De veerkracht van Joodse jongeren na de oorlog
Ze hadden de oorlog overleefd in de kampen of de onderduik. Velen vroegrijp met meer levenservaring dan een gemiddelde volwassene. Anderen waren ontspoord, ontwricht door het ontbreken van een gezinscontext, door het slepen met hen van onderduikadres naar onderduikadres.
Maar één ding hadden ze gemeen bij de bevrijding in 1945: ze leefden. Deze generatie jonge Nederlandse Joden vond vaak moeilijk aansluiting bij hun niet-Joodse generatiegenoten, die vrijwel de hele oorlog in de schoolbanken waren blijven zitten. Een nieuw thuis vonden zij bij elkaar, in de diverse en bonte wereld van de Joodse jeugdbewegingen.
Het is dit verhaal dat Manfred Gerstenfeld wilde vertellen: hoe al die jongeren elkaar terugvonden en zich vol energie stortten op de opbouw van het Joodse leven en daarbij elkaar tot een hand en een voet waren. Zijn motivatie was daarbij heel persoonlijk: niet alleen heeft de bekende Jeruzalemse publicist zelf een actieve loopbaan gehad in verschillende Joodse jongerenorganisaties, ook wijlen zijn vrouw Marianne Gerstenfeld-Schwarz bewaarde daaraan goede herinneringen.
Ter nagedachtenis van haar startte Gerstenfeld een project waarbij zijn medewerker Wendy Cohen-Wierda tal van Nederlandse Joden in met name Israël interviewde over hun ervaringen in de naoorlogse jeugdbewegingen. Het resultaat is een fraaie interviewbundel, die bijzonder toegankelijk is en prettig leest. Ook wie niet vertrouwd is met de details en nuances binnen de Joodse gemeenschap, zal onder de indruk raken van de aangrijpende persoonlijke verhalen.
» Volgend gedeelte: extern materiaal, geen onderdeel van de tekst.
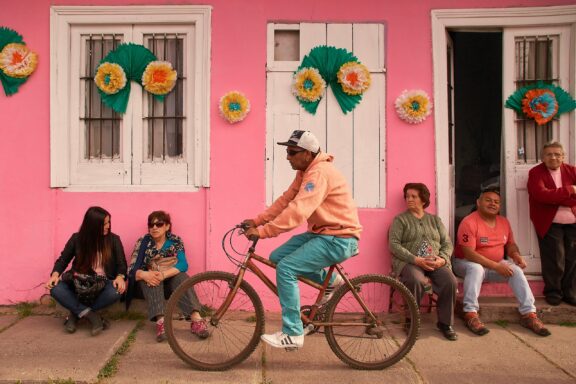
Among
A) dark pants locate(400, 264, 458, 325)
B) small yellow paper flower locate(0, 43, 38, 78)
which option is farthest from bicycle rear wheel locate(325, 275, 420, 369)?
small yellow paper flower locate(0, 43, 38, 78)

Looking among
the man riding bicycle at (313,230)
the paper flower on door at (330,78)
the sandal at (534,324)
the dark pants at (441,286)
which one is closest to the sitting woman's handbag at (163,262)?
the man riding bicycle at (313,230)

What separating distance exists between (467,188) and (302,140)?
5193 mm

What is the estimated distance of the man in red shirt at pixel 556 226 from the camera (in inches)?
213

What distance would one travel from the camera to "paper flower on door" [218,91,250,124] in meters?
5.54

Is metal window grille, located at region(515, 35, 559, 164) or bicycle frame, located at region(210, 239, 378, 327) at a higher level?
metal window grille, located at region(515, 35, 559, 164)

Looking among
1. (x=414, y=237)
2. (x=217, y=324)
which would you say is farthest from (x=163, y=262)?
(x=414, y=237)

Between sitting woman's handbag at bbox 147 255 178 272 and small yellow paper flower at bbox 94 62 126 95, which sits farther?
small yellow paper flower at bbox 94 62 126 95

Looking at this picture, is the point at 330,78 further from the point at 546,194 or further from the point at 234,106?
the point at 546,194

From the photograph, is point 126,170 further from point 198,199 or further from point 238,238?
point 238,238

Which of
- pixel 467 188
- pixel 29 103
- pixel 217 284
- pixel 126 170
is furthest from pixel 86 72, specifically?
pixel 467 188

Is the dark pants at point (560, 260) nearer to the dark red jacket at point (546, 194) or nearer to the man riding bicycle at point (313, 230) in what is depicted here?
the dark red jacket at point (546, 194)

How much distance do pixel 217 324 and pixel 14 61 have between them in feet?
11.8

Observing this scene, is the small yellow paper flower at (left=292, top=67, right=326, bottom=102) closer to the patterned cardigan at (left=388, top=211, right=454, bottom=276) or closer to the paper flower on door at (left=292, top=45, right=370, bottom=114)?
the paper flower on door at (left=292, top=45, right=370, bottom=114)

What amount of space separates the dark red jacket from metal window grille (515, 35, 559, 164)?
36cm
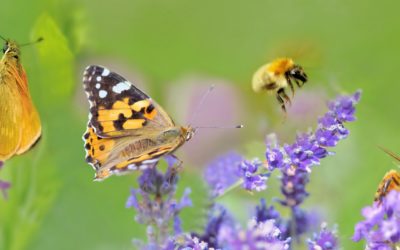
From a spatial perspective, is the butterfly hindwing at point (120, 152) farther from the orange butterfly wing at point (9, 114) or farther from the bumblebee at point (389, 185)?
the bumblebee at point (389, 185)

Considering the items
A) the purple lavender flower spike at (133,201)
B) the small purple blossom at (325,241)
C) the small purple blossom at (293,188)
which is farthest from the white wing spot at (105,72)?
the small purple blossom at (325,241)

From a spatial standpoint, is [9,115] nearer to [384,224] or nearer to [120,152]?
[120,152]

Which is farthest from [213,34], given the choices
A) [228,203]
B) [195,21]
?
[228,203]

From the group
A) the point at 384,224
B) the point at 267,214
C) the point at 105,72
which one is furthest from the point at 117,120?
the point at 384,224

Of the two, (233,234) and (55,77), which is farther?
(55,77)

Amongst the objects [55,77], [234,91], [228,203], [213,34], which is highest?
[213,34]

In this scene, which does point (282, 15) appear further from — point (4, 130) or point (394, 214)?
point (394, 214)
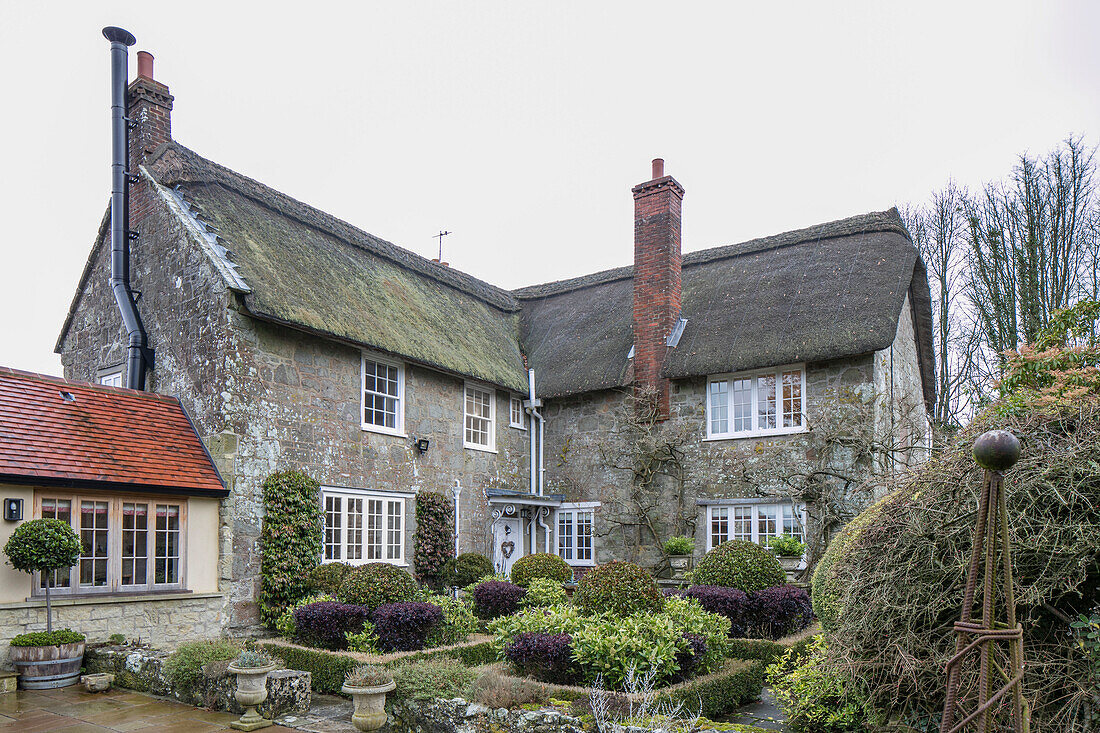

Traumatische gebeurtenissen
Een betere titel hadden Gerstenfeld en Cohen niet kunnen kiezen: ”Veerkracht”. Precies dat is wat zichtbaar wordt in de verhalen. Veel van de jongeren hebben traumatische gebeurtenissen meegemaakt, uiteenlopend van deportatie, verraad, de dood van ouders, broers en zussen, uitbuiting en eenzaamheid. Toch pakken ze hun leven op, gaan weer naar school en richten de Joodse jeugdbewegingen op. Daarin leggen ze hun ziel en zaligheid, met veel creativiteit worden toneelstukken geschreven (Hans Bloemendal, bijvoorbeeld, over Chanoeka onder de pastorie), liederen gecomponeerd, jeugdkranten gemaakt en zomer- en winterkampen georganiseerd. Veerkracht, niet meer en niets minder.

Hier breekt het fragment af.